==== INFORMATION SHOWN ====
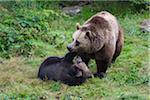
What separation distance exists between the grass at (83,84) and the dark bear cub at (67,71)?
0.11 meters

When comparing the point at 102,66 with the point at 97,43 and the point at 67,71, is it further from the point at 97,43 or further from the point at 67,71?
the point at 67,71

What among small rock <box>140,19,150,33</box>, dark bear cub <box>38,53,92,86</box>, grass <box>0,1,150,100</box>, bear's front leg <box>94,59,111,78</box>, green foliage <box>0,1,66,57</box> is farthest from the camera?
small rock <box>140,19,150,33</box>

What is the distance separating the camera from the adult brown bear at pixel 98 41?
6891 millimetres

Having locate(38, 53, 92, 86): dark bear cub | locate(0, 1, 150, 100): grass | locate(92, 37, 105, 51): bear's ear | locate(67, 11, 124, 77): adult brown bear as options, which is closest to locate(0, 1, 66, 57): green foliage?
locate(0, 1, 150, 100): grass

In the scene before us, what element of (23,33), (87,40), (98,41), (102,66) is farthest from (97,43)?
(23,33)

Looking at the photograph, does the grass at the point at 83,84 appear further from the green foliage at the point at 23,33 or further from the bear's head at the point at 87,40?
the bear's head at the point at 87,40

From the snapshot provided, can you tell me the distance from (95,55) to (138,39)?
301 cm

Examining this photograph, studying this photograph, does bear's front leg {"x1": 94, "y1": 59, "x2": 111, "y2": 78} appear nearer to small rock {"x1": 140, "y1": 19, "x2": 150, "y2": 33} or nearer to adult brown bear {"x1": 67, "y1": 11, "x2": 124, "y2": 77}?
adult brown bear {"x1": 67, "y1": 11, "x2": 124, "y2": 77}

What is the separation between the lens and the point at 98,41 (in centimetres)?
696

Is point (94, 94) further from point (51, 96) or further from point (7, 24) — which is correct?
point (7, 24)

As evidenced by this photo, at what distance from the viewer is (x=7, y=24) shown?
9305 mm

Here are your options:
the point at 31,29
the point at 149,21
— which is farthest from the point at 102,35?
the point at 149,21

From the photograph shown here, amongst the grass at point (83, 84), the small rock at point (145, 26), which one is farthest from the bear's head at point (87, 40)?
the small rock at point (145, 26)

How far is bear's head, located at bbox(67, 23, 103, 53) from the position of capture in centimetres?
686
====
**WRITTEN PROBLEM:**
Copy the records word for word, starting at the beginning and ending with the line that contains "6891 millimetres". Leave the pictures out of your copy.

**RESULT FOR THIS EXERCISE:**
What separation distance exists between the grass at (83,84) and the dark bear cub at (67,71)?
0.11 meters

When comparing the point at 102,66 with the point at 97,43 and the point at 67,71, is it further from the point at 97,43 or further from the point at 67,71?
the point at 67,71

What among small rock <box>140,19,150,33</box>, dark bear cub <box>38,53,92,86</box>, grass <box>0,1,150,100</box>, bear's front leg <box>94,59,111,78</box>, green foliage <box>0,1,66,57</box> is farthest from the camera?
small rock <box>140,19,150,33</box>

What is the distance separating the camera from the adult brown bear at pixel 98 41?
6891 millimetres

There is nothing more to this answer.